• GIVEN TEXT:
+ + +

Spanking Kids and Common Sense/Eperience
I don’t have much time these days to write blogs, but this issue definitely caught my attention. Here is a blog from John Stackhouse on this subject: Now You Can Finally Stop Hitting Your Kids. The title says it all.
It is apparently based on a Canadian study. One article dealing with this study can be found here. Here are a few relevant excerpts:
“We’re really past the point of calling this [spanking] a controversy. That’s a word that’s used and I don’t know why, because in the research there really is no controversy,” she said in an interview…”If we had this level of consistency in findings in any other area of health, we would be acting on it. We’d be pulling out all the stops to work on the issue.”
WOW. Now those are sweeping statements from 20 years of published research.
Personally I have not done any research on this subject and I have not read very much. I will weigh in only as one who has been spanked by his parents [not abused!], and as one who has observed the children of his own generation and those of the new generation (as a coach, youth pastor etc.). [For the record, I am generally skeptical of many of these researches because if you wait long enough a new study will be published to show that the previous study was wrong. It certainly would not be the first and last time when this happened.]
First of all, as one who has been spanked, I would like to personally thank my parents for doing that. Most times, they have done it well and lovingly, and I am quite sure it has done me a lot of good. This is despite Durant, “What people have realized is that physical punishment doesn’t only predict aggression consistently, it also predicts internalizing kinds of difficulties, like depression and substance use…” . Thank God – none of these apply to me. Ask my friends and family! 🙂 [I realize that one case (my case) will not make or break ’20 years of published research’, but I still find it relevant for the discussion].

+ + +

• INFORMATION PROVIDED:
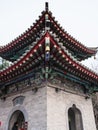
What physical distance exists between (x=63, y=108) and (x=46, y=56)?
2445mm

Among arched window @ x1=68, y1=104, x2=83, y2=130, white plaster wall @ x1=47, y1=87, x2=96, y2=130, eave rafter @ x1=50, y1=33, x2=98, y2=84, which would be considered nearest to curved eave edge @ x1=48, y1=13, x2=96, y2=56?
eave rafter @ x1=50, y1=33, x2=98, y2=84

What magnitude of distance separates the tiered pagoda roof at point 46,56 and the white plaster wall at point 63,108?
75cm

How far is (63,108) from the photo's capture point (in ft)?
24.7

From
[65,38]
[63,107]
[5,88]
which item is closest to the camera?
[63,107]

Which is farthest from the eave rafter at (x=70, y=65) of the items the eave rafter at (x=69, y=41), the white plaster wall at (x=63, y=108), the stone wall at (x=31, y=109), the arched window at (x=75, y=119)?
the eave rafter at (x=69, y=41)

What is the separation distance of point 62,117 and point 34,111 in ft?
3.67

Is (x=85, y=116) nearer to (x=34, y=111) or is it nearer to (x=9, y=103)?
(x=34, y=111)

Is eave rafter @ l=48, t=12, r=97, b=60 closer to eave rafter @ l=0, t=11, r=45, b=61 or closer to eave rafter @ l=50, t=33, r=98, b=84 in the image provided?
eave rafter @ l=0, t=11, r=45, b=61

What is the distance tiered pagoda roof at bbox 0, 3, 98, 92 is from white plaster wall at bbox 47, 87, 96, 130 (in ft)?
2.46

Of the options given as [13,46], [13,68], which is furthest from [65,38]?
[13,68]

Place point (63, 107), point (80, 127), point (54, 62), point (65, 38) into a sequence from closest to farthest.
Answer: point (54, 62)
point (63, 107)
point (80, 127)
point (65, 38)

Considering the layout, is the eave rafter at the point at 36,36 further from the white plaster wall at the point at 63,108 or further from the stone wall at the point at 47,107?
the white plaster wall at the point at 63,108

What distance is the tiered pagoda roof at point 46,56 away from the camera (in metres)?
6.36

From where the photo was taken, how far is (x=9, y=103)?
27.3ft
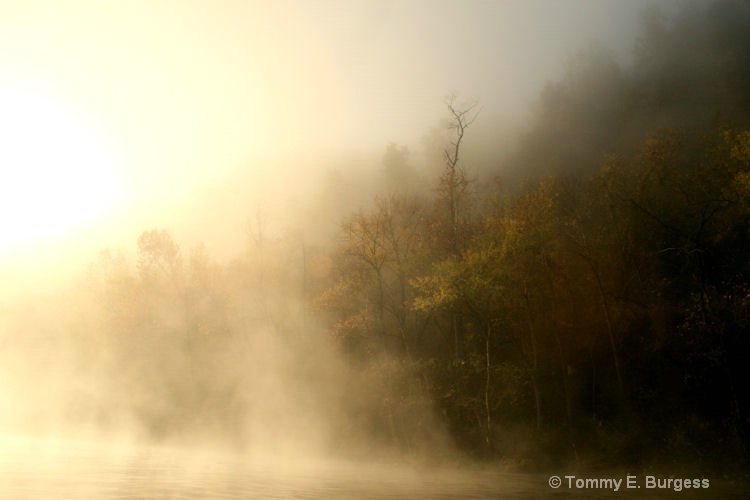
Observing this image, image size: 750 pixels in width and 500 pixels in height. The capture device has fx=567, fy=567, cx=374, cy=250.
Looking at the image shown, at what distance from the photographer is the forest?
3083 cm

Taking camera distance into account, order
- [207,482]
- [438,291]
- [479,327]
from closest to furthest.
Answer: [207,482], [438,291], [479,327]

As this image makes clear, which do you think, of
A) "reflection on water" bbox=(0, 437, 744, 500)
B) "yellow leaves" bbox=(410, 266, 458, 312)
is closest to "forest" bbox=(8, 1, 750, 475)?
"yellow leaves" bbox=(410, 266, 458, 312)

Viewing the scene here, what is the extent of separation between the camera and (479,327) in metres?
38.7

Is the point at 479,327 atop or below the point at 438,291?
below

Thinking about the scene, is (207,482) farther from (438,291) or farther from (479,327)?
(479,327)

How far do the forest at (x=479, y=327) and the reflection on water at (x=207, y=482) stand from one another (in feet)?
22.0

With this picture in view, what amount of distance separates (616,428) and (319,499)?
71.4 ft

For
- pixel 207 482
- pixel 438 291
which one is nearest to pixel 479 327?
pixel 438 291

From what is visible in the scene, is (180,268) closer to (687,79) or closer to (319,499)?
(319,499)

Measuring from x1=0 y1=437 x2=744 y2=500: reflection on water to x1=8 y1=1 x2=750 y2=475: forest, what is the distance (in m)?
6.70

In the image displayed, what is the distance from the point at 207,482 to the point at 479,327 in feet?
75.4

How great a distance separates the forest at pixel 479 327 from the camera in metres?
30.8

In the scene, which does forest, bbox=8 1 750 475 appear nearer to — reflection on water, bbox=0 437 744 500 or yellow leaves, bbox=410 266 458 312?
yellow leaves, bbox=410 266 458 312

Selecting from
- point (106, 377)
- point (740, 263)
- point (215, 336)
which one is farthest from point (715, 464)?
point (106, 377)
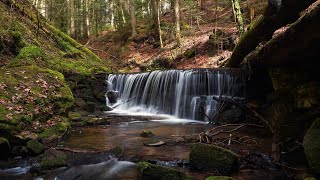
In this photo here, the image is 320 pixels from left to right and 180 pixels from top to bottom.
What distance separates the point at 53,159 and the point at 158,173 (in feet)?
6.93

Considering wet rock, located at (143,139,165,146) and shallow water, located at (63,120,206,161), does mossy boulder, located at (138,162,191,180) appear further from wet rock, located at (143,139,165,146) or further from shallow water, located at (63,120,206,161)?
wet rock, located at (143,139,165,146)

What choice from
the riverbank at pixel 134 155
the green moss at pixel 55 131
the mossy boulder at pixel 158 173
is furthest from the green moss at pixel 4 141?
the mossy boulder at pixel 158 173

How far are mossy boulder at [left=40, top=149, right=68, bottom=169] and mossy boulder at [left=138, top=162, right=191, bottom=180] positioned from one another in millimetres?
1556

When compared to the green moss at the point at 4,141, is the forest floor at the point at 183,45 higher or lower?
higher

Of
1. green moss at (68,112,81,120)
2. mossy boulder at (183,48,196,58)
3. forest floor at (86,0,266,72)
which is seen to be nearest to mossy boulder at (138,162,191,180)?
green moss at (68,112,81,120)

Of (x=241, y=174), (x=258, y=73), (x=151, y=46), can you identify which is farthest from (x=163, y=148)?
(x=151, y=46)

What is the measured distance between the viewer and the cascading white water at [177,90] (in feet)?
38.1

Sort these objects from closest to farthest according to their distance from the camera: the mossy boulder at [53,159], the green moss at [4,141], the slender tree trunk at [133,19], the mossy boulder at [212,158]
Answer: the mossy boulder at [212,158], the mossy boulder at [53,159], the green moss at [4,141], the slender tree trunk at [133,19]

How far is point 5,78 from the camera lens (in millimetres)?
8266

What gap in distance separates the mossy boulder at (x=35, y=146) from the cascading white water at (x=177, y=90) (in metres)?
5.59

+ + +

• STATED TASK A:
Reproduce the passage of the blog post on spanking that opens with the words containing "Spanking Kids and" and closes with "says it all.".
• STATED TASK B:
Based on the blog post on spanking, mark each statement yes or no and quote the words that decide it: (i) The writer has done a good deal of research on spanking. (ii) The writer was spanked by his parents. (iii) The blog by John Stackhouse is titled "Now You Can Finally Stop Hitting Your Kids."

• EXERCISE RESPONSE A:
Spanking Kids and Common Sense/Eperience
I don’t have much time these days to write blogs, but this issue definitely caught my attention. Here is a blog from John Stackhouse on this subject: Now You Can Finally Stop Hitting Your Kids. The title says it all.

• EXERCISE RESPONSE B:
(i) No: "Personally I have not done any research on this subject and I have not read very much."
(ii) Yes: "I will weigh in only as one who has been spanked by his parents"
(iii) Yes: "Here is a blog from John Stackhouse on this subject: Now You Can Finally Stop Hitting Your Kids."